2) In 1993, a new drug, Felbatol, met those requirements and was approved by the FDA for children with difficult-to-control seizures. It was produced by a company named Carter-Wallace. I wrote to Carter-Wallace to get their annual stock holders report. From this report, it was clear that in the two years prior to the release of Felbatol, the company spent $20,000,000 -- not on research and development, but on marketing the drug. In 1993, there were about twelve hundred pediatric neurologists in the U.S. to whom their advertising campaign was aimed. I’ll let you do the math. Twenty million dollars to convince twelve hundred folks to prescribe a drug! I certainly wish someone had told us that bit of information before we allowed Charlie to spend all those sleepless nights while he was on Felbatol, without helping his seizure control.

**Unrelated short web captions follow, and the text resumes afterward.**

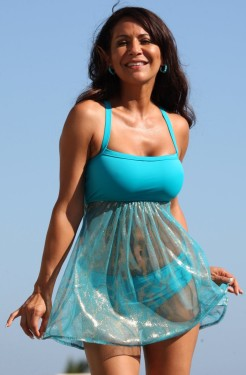 Sheer Sparkle Teal Swimdress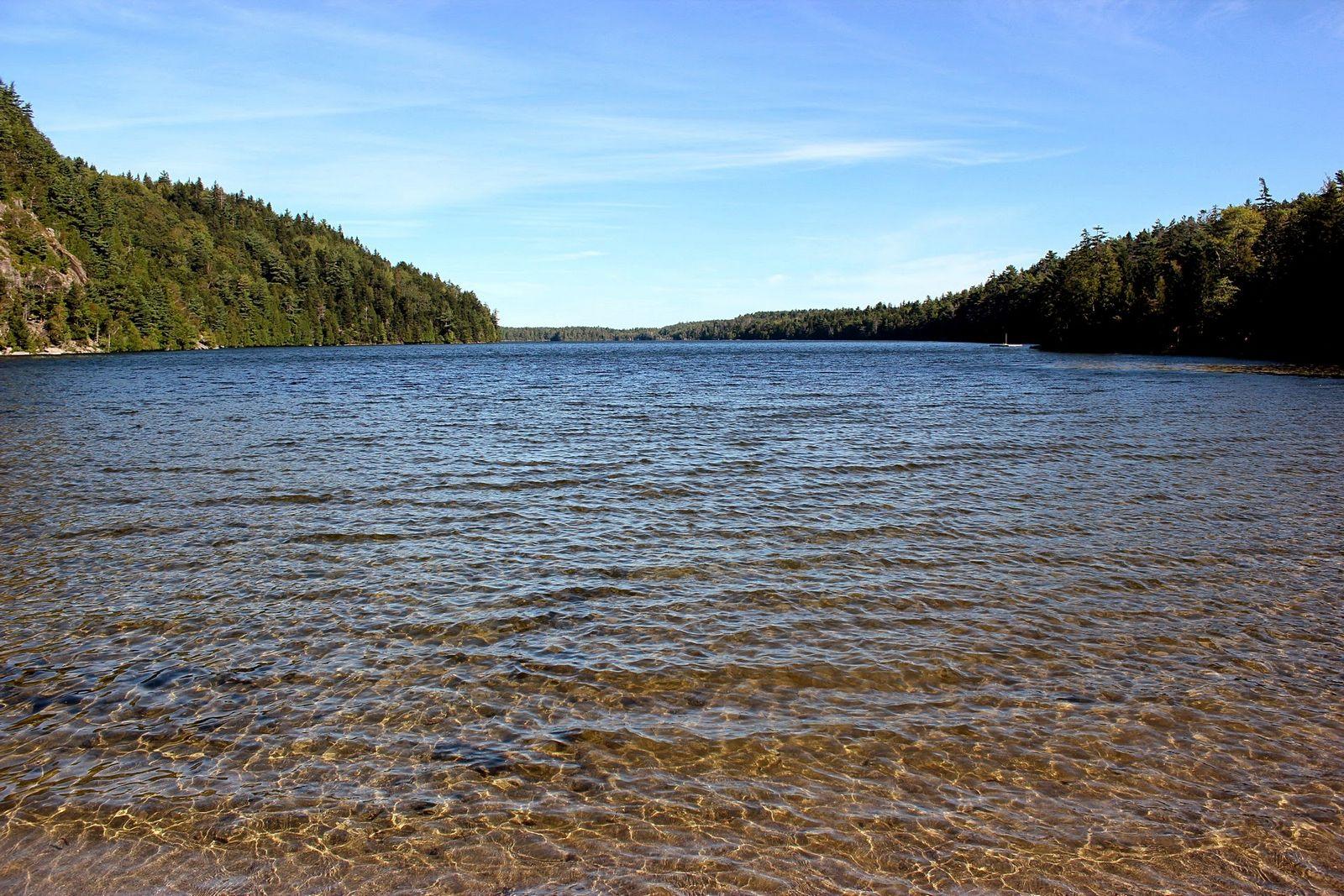Echo Lake, una inesperada sorpresa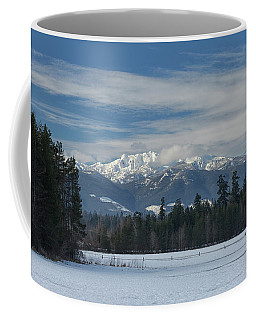 Coffee Mug featuring the photograph Winter by Randy Hall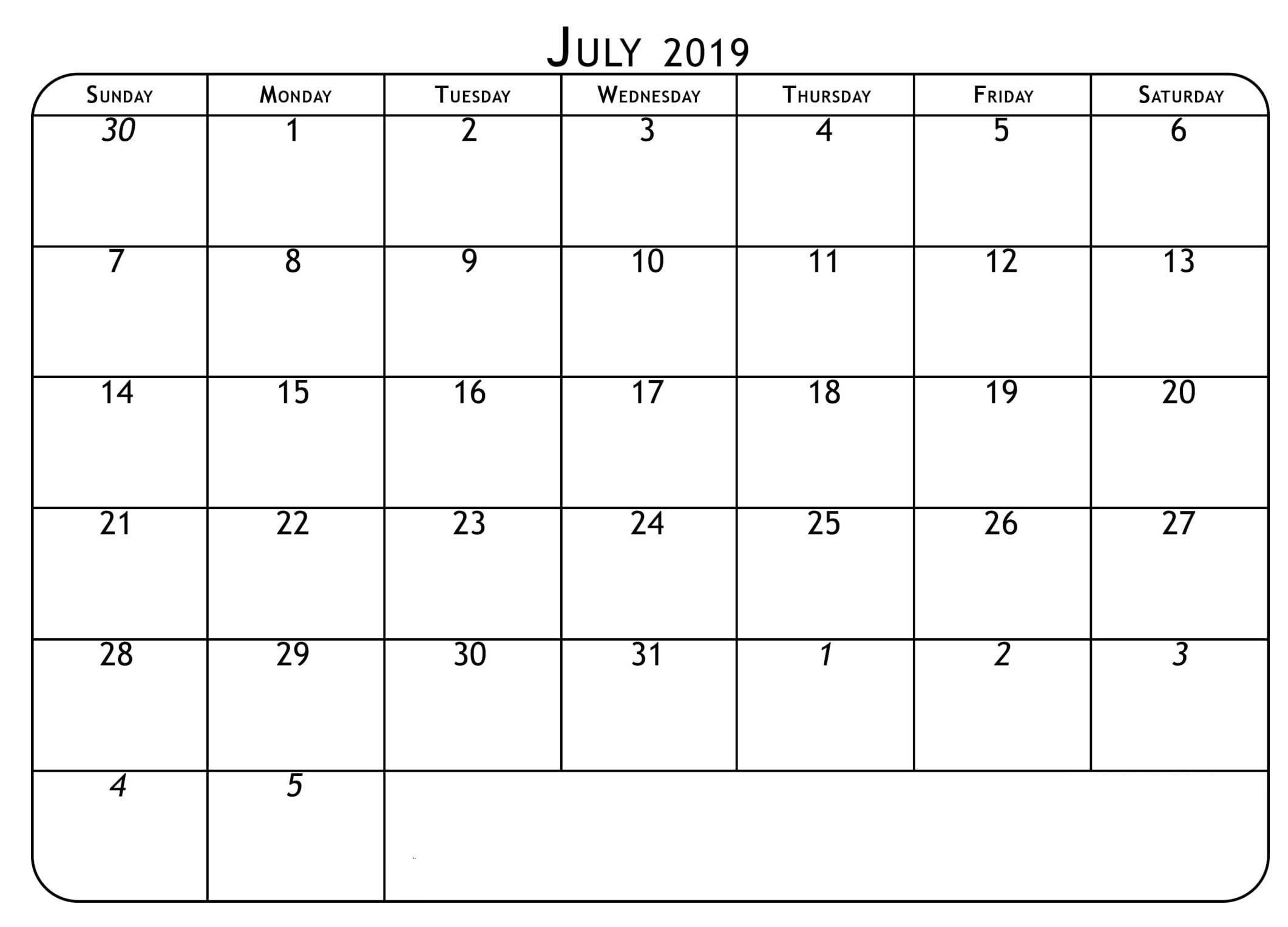 Editable July 2019 Printable Calendar Template With Notes With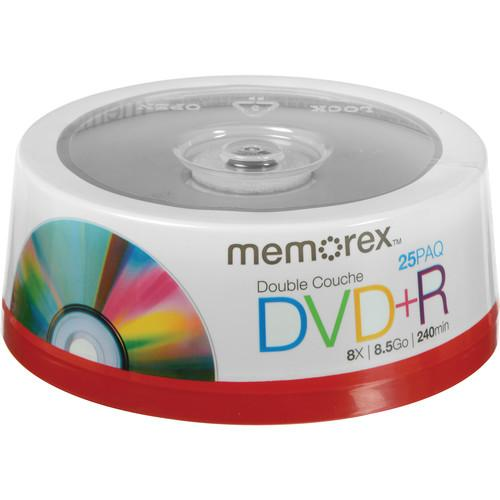Memorex  DVD R 8.5GB 8x Double Layer Discs 05712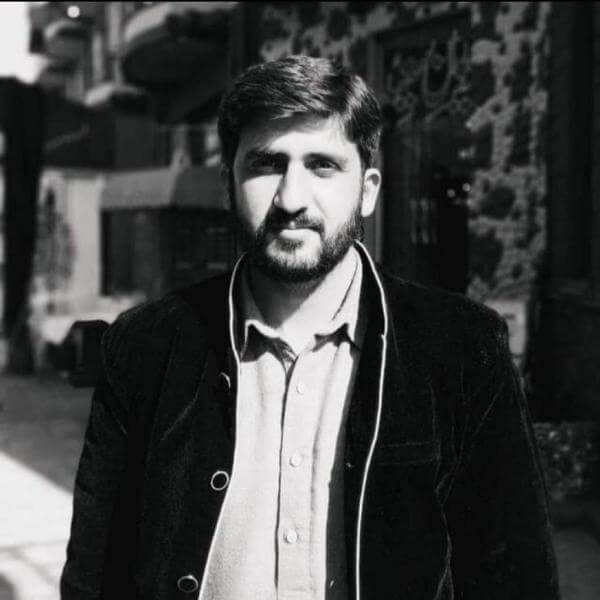 Muhammad Saqib, Assistant Education Officer (AEO), Jhelum, Punjab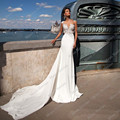 Vestido de noiva Cheap Sheer Beach Wedding Dress 2017 New Arrival Removable Train Wedding Gowns Robe de mariage CYF47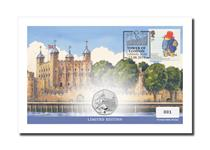 This small UK cover features Royal Mail's 2006 Paddington Bear stamp, and The Royal Mint's 2019 Paddington at The Tower of London BU 50p coin. Postmarked - 13.08.19. Edition Limit: 1,000.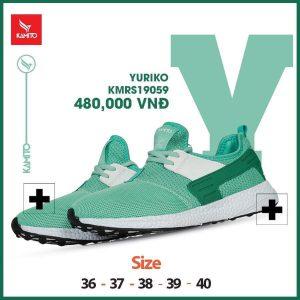 Giày chạy bộ Kamito Yuriko KMRS 19059 chính hãng màu xanh lục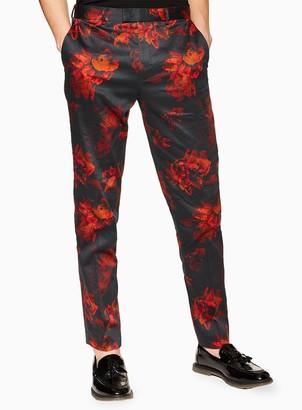 Black Floral Print Slim Trousers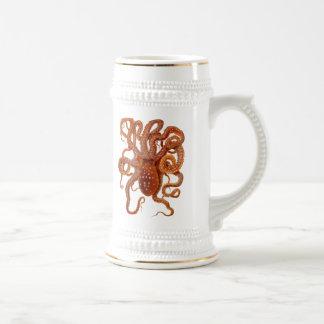 faune vintage de mer - poulpe - tasse de bière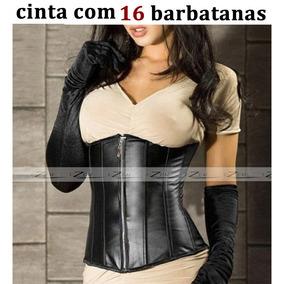 8b333507c Cinta Modeladora L Linda 16 Barbatanas - Lingerie no Mercado Livre ...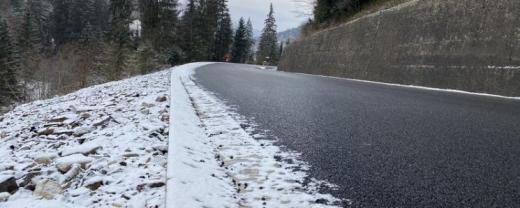 Штормове попередження: на закарпатських дорогах очікується ожеледиця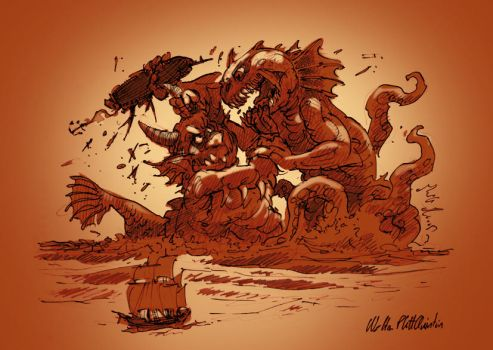 Two Sea Monsters Fighting For A Derelict Ship by WalterPQ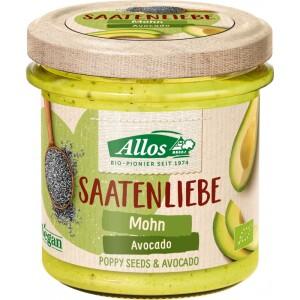 Crema tartinabila din seminte cu mac si avocado FARA GLUTEN 135g - Allos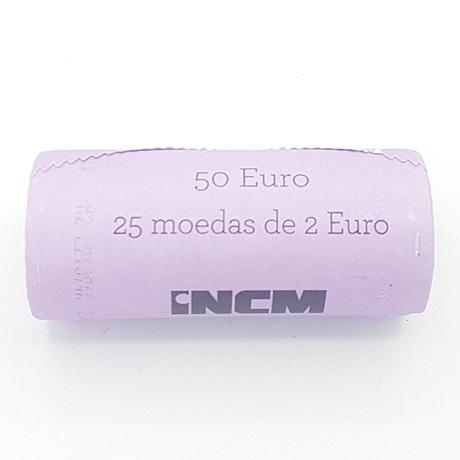 Rouleau 2 euro Portugal 2020 - ONU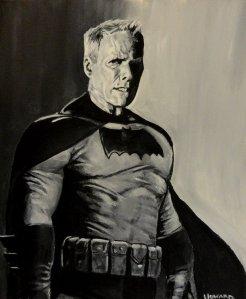 Fanart de Eastwood caracterizado como Batman. Fuente: lee-howard-art.devianart.com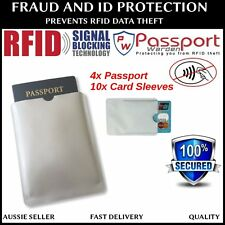 4x Passport and 10x Card RFID Blocking Identity Theft Protection SLEEVES AUS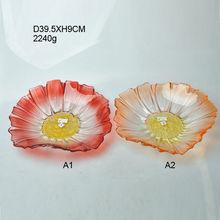 Decorative colored glass plates flower shaped wholesale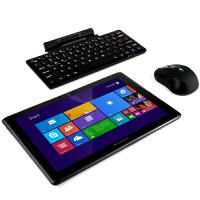 联想Miix 310蓝牙键盘MIIX300-10IBY平板无线支架底座无线键盘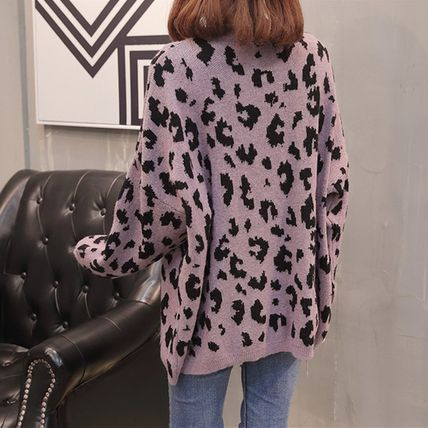 More Knitwear Cable Knit Leopard Patterns Casual Style U-Neck Long Sleeves 6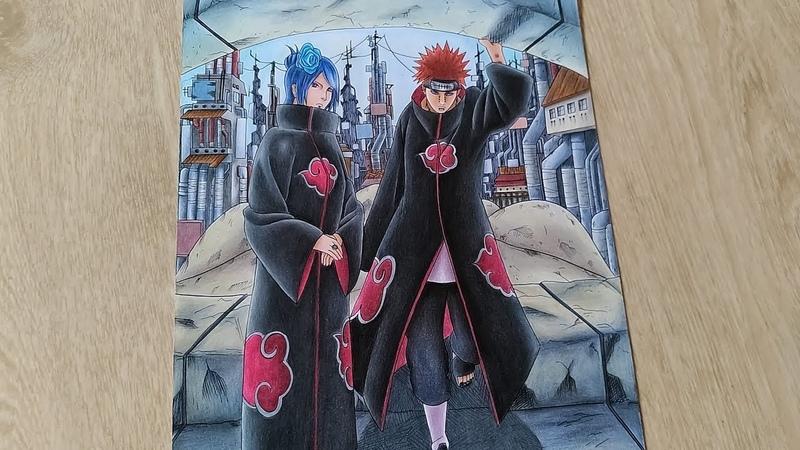 Speed Drawing Konan and Pain | Akatsuki (Naruto Shippuden)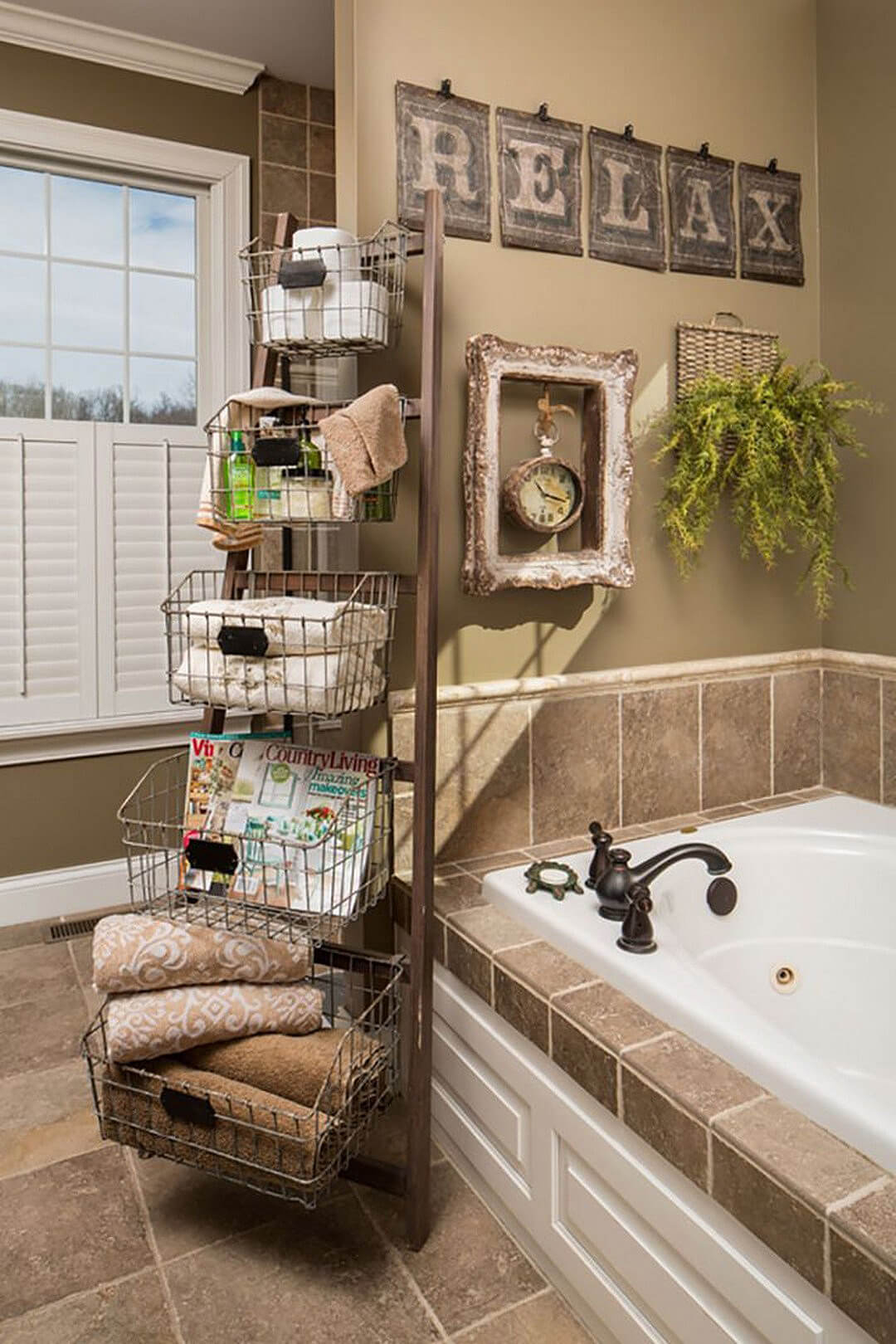 34 Best Towel Storage Ideas And Designs For 2019 for size 1080 X 1620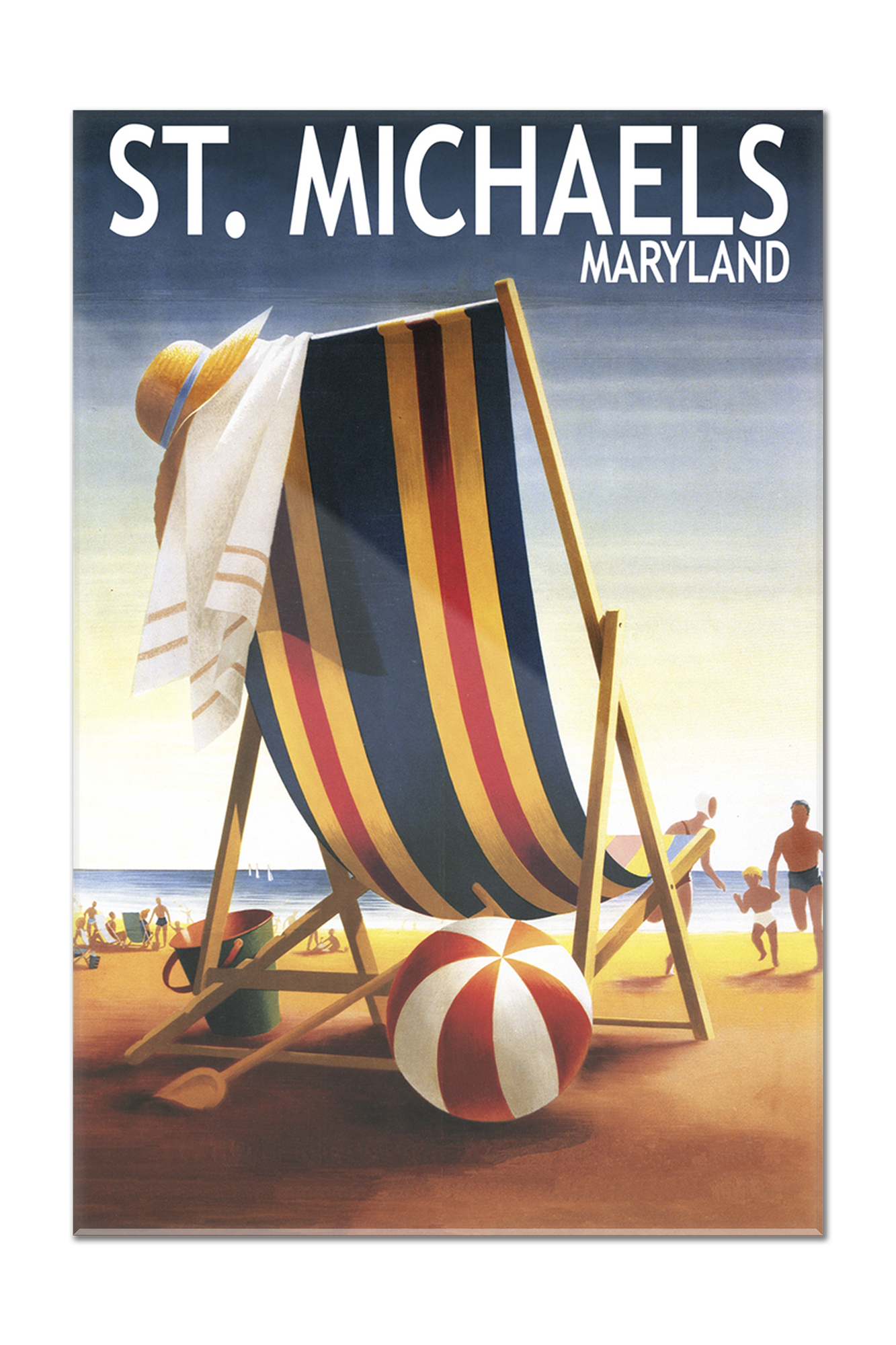 chair covers michaels folding chairs for sale cheap st maryland beach and ball lantern press poster 8x12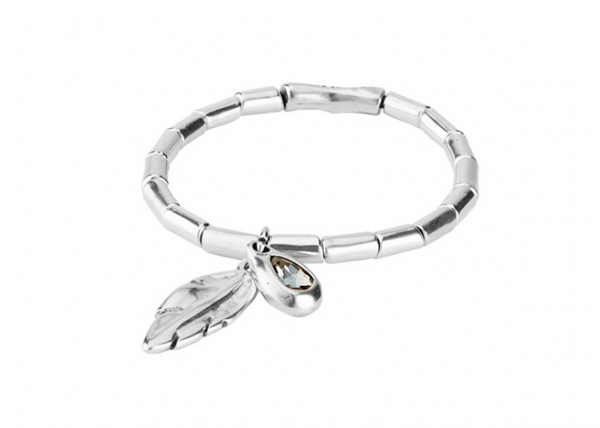 Plucked Unode50 Silver Plated Feather Shaped Gray Swarovski Elastic Bracelet PUL1775GRSMTL0M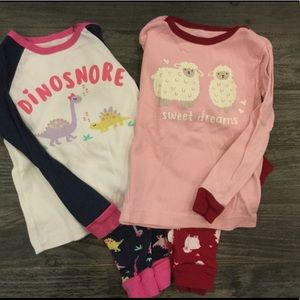 ⭐️2/$15⭐️ 2 sets pajamas size 24 mo.
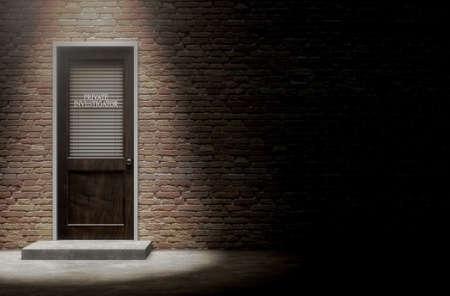Un rendu 3D d'une porte en bois sur un bâtiment en briques visage couvert par un volet fermé avec enquêteur privé écrit sur elle mis en évidence par un projecteur de tête Banque d'images - 62701301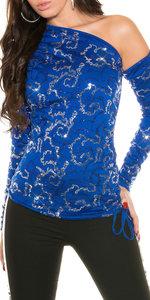 Sexy KouCla open schouder Shirt in blauw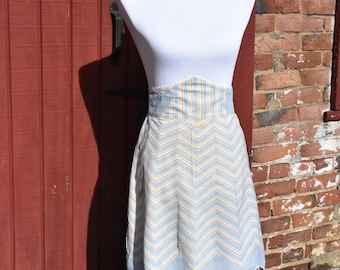 Vintage Chevron Half Apron in Soft Spring Colors!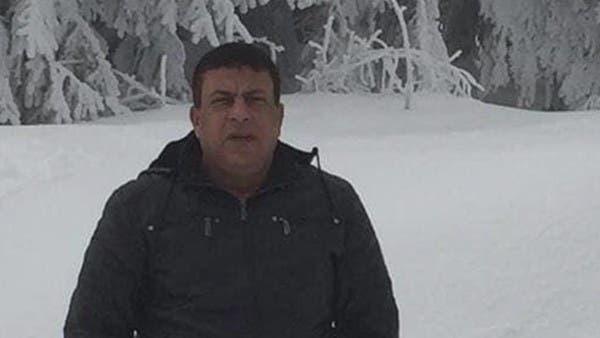 شقيق الفلسطيني القتيل بتركيا: الجثة تعرضت لتعذيب بشع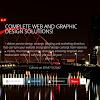 3M WEBSITE AND MULTIMEDIA DESIGN SERVICE GLASGOW SCOTLAND UK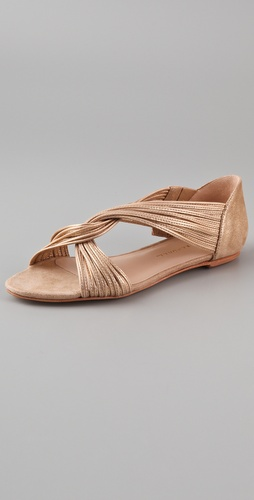 Loeffler Randall Mignon Twist Flat Sandals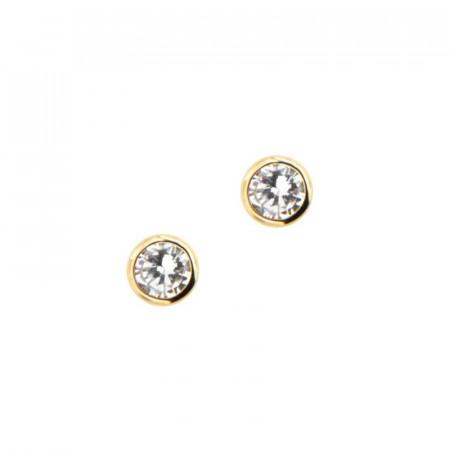 Boucles d'oreilles Or 375 °°° CLOS OZ 3mm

Legal Standard of Care Regarding Provision of Information
The legal standard
of care in America today, with regard to a physician sharing information with
a patient, is that the physician isrequired to tell his patient, in general,
the same information his colleagues would share with their patients under similar
circumstances. Practically speaking, that means that if, in a court of law,
a doctor can get several other doctors to testify that they would have informed
their patients similarly to the way he informed his patient, he has
conformed to the standard of care. This is not to suggest that legalities were
ever a consideration regarding Charlie’s
case; it is only to provide information I wish I had had, the bottom line regarding
information-sharing by a physician. As his dad, especially in a case like Charlie’s
where his seizures were difficult-to-control and the art versus science thing
was clearly applicable, I always assumed our doctors would lay out a range
of treatments and together we would decide on the correct course of action
-- in essence, a doctor/patient partnership. I assumed an informed joint decision-making
process. I was wrong. Certainly we didn’t pretend to have
the medical expertise, but then
of course the doctors didn’t live with Charlie, and had
no real knowledge of his family, its agony, and his living circumstances. And
of course none of the doctors we saw had ever held their own child during a
seizure. Unfortunately, informed joint decision-making turned out to be wishful
thinking. Information was always provided on a need-to-know basis and then
in a seemingly reluctant manner. In fact, there was almost a physical chill
when more than limited probing and suggesting occurred.
The Ketogenic Diet
Throughout Charlie's epilepsy, I remember crying hardest with Nancy when
we received the copy of the above report. It seemed so hopeless. And yes, we
were “fully
aware of the ramifications” of
Charlie’s diagnosis. So, as a way to prepare Charlie and
the rest of us for what seemed to be many more years of seizures drugs and “progressive
retardation,” I
started doing some research. To my surprise, in epilepsy texts dating back
to the 1920’s (and in every decade
from the 20’s through the present) from Hopkins, the Mayo
Clinic and many other highly regarded institutions, there was consistent anecdotal
documentation regarding the ketogenic diet and its efficacy (roughly one-third
of the kids who tried it became seizure-free, one-third were
significantly improved and for one-third it was ineffective). The documentation
totaled literally thousands of children with epilepsy. In addition, the diet’s
side-effects were minimal compared to many of those that Charlie had experienced.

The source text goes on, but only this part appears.